**PROBLEM STATEMENT**
Word for word, copy the listing below and leave out its images.

**SOURCE DATA**
○ ○ ○ ○ ○

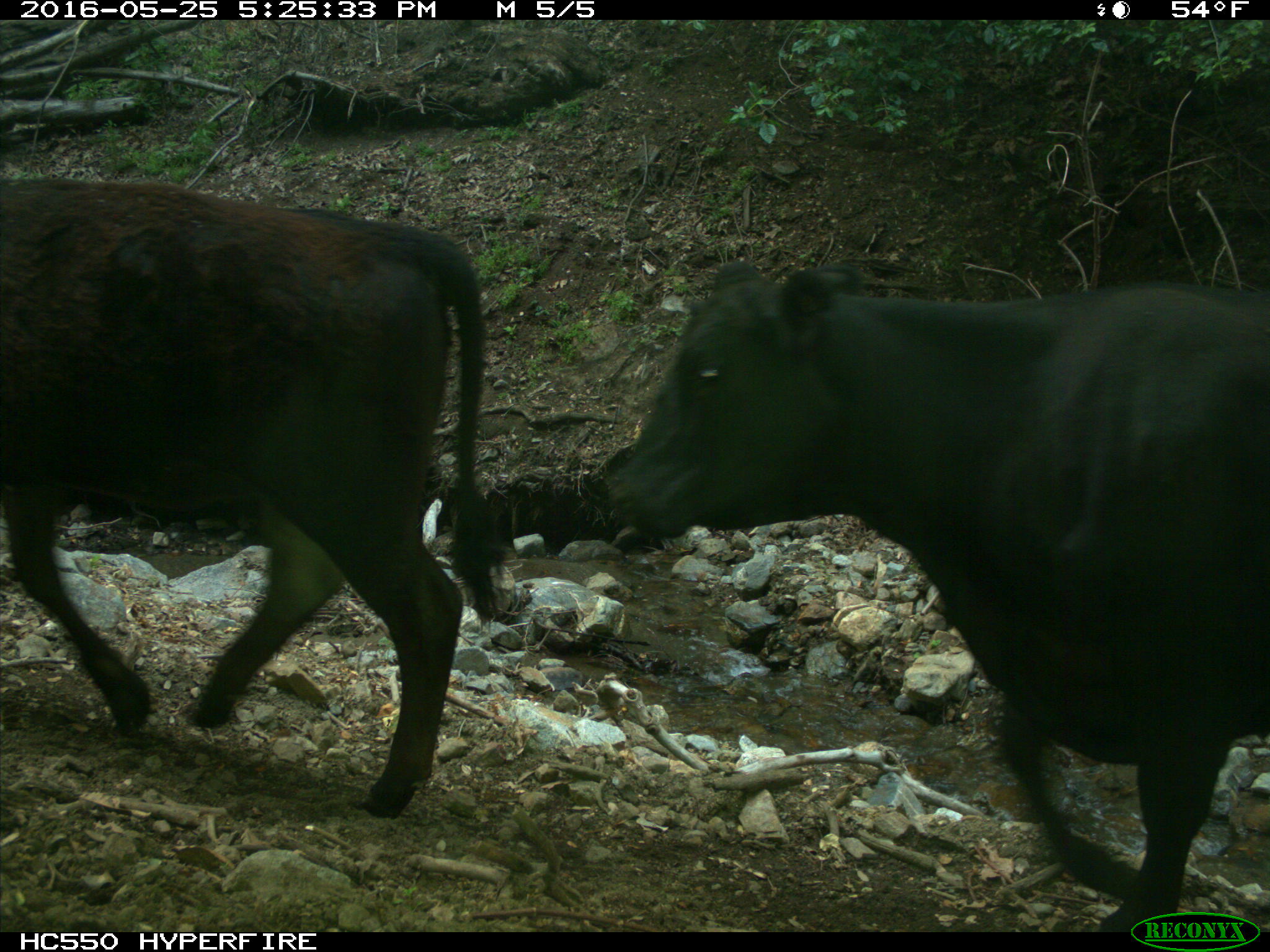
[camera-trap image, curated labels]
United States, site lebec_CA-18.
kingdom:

○ ○ ○ ○ ○

**ANSWER BOX**
[camera-trap image, curated labels]
United States, site lebec_CA-18.
kingdom:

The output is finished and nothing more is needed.